Perhaps the most sinister aspect is that it captures the energy of activism, which adopts the ideological canons and builds the same dystopian constructs, on the premise that they are now operated by the good guys, as if an Open Source cage is anything but a cage. The underlying fallacy, that the power will be used only for good purposes, becomes obvious always too late, when the energy and trust have been exhausted. Thus the useful idiots complete the ecosystem and seal it against the alternatives.
...Almost every single ’app’ and ’web site’ is based on this paradigm. There is a server and there are thousands/millions/billions ’clients’. The underlying motivation is that the owner of the server has control over multitudes of clients. The edge equipment owners themselves do not need this centralization any more than San Francisco residents need to pass Market/Van Ness every time they go to the grocery store, but they have little choice. This is considered normal - from dreams of every startup that few will make and operate something that billions will use, to schools where engineers learn to make servers work and to make clients work.

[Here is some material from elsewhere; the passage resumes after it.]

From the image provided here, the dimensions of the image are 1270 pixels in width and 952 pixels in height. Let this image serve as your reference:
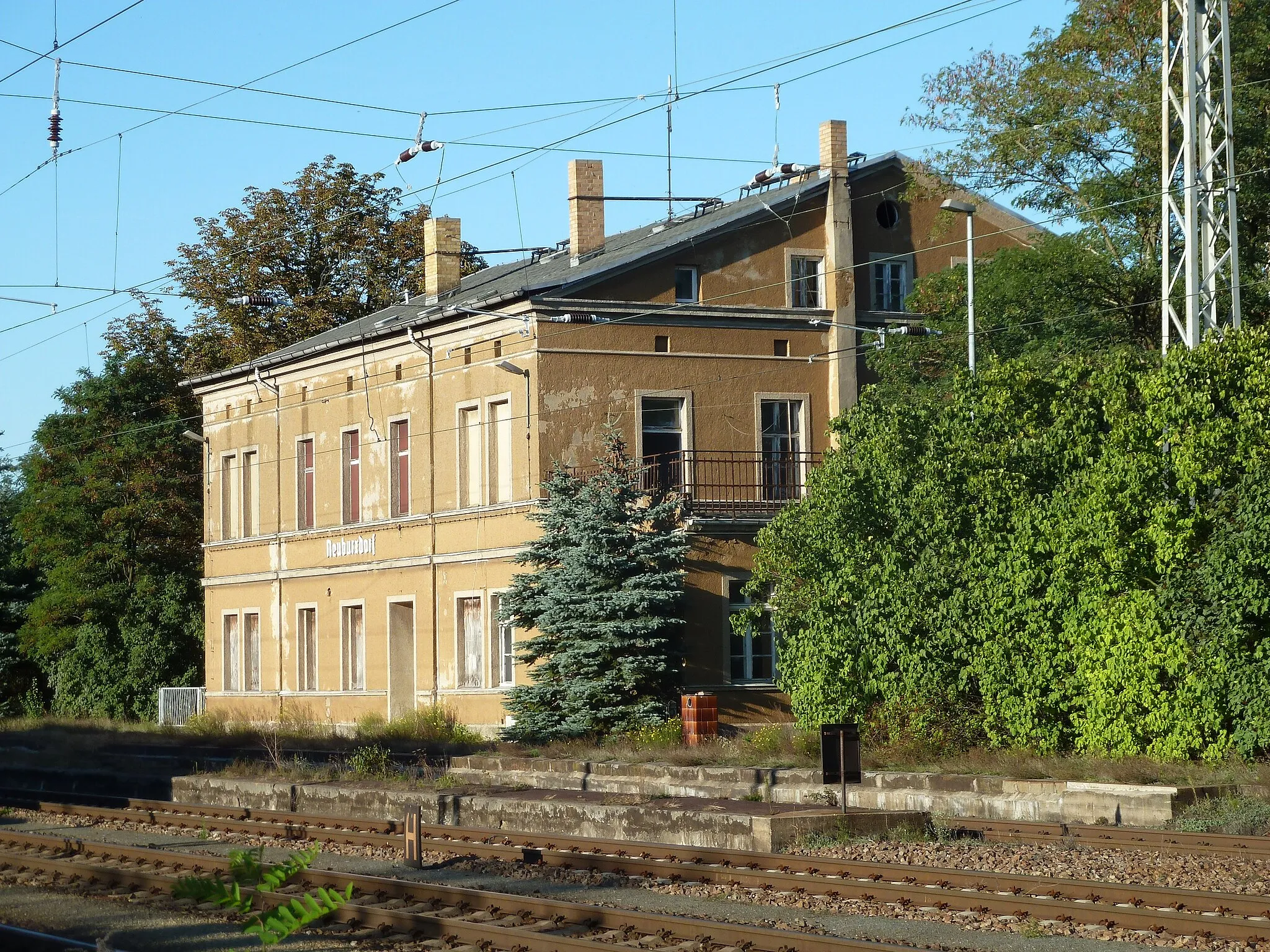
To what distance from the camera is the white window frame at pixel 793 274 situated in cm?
3462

"" On 12/4/18, 16:04, Emery Hemingway wrote:
To quote Melvin Conway, "organizations which design systems ... are constrained to produce designs which are copies of the communication structures of these organizations"[1]. For this reason teams that develop security software are willing to operate as isolated individuals under the rule of a dictator to produce software that operates under total control of the user. Conversly, Facebook built the worlds largest open office[2] because its goal is to produce pervasive software without form or boundary. Producing progressive social software will take a body of designers to define the structure and flow of interactions between users in abstract terms. This body will need to restructure itself to reflect successive design iterations. Implementation of course requires engineers, but engineers need to organize themselves differently from social designers for purely technical reasons. Unfortunetly it is simply not practical to gather engineers, designers, and users under the same organizational principles.